Sharing files or any activities where two computers talk to one another (like music sharing between you and your spouse’s computers in a hotel room) is one of the riskiest things you can do over hotel Wi-Fi (or any public network for that matter). By default, most laptops have file sharing turned on, so take the extra step to specifically turn it off in your “Control Panel” settings on Windows or in “System Preferences” on a Mac.
- Don’t perform any money transactions on hotel Wifi. Period.
Avoid logging into your online banking account or doing any type of online shopping, money transfers or transactions…you’re making it way too easy for a hacker to get your passwords or credit card info.
- Don’t assume “https://” means your transaction is secure.
This one is another shock for the savvy cyber travelers out there. “Https://” indicates that the data transfer between your laptop and that particular website is secure on their end of the site. But it doesn’t mean someone can’t hack in on your end.
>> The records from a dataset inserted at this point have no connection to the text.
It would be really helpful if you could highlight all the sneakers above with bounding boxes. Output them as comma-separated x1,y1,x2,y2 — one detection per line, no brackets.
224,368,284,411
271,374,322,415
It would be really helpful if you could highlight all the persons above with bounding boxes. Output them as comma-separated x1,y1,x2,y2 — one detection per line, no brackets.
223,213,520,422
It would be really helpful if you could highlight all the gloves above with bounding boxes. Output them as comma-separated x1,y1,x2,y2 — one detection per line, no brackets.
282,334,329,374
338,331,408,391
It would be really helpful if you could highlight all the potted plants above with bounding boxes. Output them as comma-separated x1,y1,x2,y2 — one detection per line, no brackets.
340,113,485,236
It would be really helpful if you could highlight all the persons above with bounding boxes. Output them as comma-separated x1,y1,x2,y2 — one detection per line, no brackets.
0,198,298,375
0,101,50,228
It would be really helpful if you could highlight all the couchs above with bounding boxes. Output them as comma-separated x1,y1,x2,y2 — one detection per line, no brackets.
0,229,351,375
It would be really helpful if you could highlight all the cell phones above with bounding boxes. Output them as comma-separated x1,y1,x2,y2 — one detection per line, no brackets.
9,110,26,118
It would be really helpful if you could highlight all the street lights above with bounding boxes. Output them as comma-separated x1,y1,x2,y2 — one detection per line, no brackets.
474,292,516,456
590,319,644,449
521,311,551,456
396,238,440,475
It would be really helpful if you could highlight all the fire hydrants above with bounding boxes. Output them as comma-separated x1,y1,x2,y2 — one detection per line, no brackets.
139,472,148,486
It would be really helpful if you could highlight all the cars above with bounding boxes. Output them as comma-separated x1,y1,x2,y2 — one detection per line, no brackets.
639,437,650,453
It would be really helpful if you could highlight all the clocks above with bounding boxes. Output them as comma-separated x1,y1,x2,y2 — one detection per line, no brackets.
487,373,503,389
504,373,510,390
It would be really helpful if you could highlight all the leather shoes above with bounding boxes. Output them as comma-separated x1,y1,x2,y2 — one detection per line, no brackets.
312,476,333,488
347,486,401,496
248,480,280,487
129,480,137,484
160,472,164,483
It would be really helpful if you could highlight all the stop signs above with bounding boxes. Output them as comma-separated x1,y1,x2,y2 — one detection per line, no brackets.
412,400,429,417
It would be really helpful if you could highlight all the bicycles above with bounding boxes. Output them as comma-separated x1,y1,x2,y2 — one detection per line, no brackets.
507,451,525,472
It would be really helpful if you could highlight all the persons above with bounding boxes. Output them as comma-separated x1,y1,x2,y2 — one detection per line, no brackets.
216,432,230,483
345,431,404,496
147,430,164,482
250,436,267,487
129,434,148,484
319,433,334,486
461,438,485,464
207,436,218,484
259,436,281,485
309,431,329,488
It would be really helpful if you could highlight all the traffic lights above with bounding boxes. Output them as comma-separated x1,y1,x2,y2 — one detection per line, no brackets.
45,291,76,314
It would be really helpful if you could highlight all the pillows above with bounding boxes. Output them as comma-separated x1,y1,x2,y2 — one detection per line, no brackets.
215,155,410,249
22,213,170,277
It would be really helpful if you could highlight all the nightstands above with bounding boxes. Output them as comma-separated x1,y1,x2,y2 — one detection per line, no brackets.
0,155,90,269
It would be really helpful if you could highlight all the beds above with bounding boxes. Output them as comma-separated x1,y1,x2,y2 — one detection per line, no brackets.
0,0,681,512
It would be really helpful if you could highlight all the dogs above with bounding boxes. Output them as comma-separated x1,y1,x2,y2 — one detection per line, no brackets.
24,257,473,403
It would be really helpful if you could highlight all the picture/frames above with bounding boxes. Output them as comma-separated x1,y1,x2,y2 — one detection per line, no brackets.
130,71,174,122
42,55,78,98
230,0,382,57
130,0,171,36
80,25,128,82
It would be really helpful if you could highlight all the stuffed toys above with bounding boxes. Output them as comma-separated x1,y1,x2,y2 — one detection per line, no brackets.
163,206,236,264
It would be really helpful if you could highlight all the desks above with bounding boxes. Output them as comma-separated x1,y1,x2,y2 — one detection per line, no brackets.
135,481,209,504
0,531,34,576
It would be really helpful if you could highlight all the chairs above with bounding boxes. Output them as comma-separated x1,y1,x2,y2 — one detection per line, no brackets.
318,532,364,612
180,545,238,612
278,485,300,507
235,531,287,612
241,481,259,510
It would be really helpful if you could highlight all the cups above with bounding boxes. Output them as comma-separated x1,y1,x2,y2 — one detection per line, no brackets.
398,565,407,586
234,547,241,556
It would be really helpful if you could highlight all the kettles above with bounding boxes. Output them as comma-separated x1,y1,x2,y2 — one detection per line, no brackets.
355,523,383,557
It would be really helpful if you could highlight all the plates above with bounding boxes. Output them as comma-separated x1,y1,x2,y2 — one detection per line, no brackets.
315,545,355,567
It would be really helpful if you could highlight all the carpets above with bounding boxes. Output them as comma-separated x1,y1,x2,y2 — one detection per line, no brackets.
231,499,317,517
In other words, if you’re at home on your own personal, secure Wifi network, then a “https” is a great sign — it means you’re doing business with a verified, secure site, but if you’re on a compromised network (like a hotel with open Wifi), you’re still vulnerable.
- Do feel free to use Wifi for “safe” activities.
Relax in your hotel room and use your Wifi for benign activities like reading blog posts or news from websites you’ve visited before and know are legitimate. Streaming is also fine, as long as you’re using services and websites that you’ve used before and trust (like YouTube). But beware, every time you manually type in a password, someone could potentially be tracking it. And if you see a pop-up for a new version of Adobe, don’t take the bait. Wait to do any software updates until you are in the privacy of your own home (and Wifi network).
- Do sign off from the Internet when not in use (or turn your computer off).
Staying signed into the Wifi indefinitely (which most hotel guests do, leaving it on for the duration of their stay) means you’re giving hackers a lot more time to access your computer (they can only access it when you’re online). Turning it off or putting your computer in “hibernate” mode will eliminate their ability to do so.
- Do ask questions before you book a hotel.
For those guests looking to be the most proactive about their cyber-safety, consider taking into account the type of Wifi network a hotel has before you book. “At hotels that we provide Internet for, we segment and encrypt the traffic so that other users on the network can’t access it,” Salas explains. “Those are the key words you’re looking for when you call and ask a hotel about their network.”
The upshot? If enough consumers begin to demand safer Wifi, the hotel industry will take notice and begin to upgrade the safeguards on their networks.
Until that day, keep the travel risk-taking limited to surfing waves, not the web.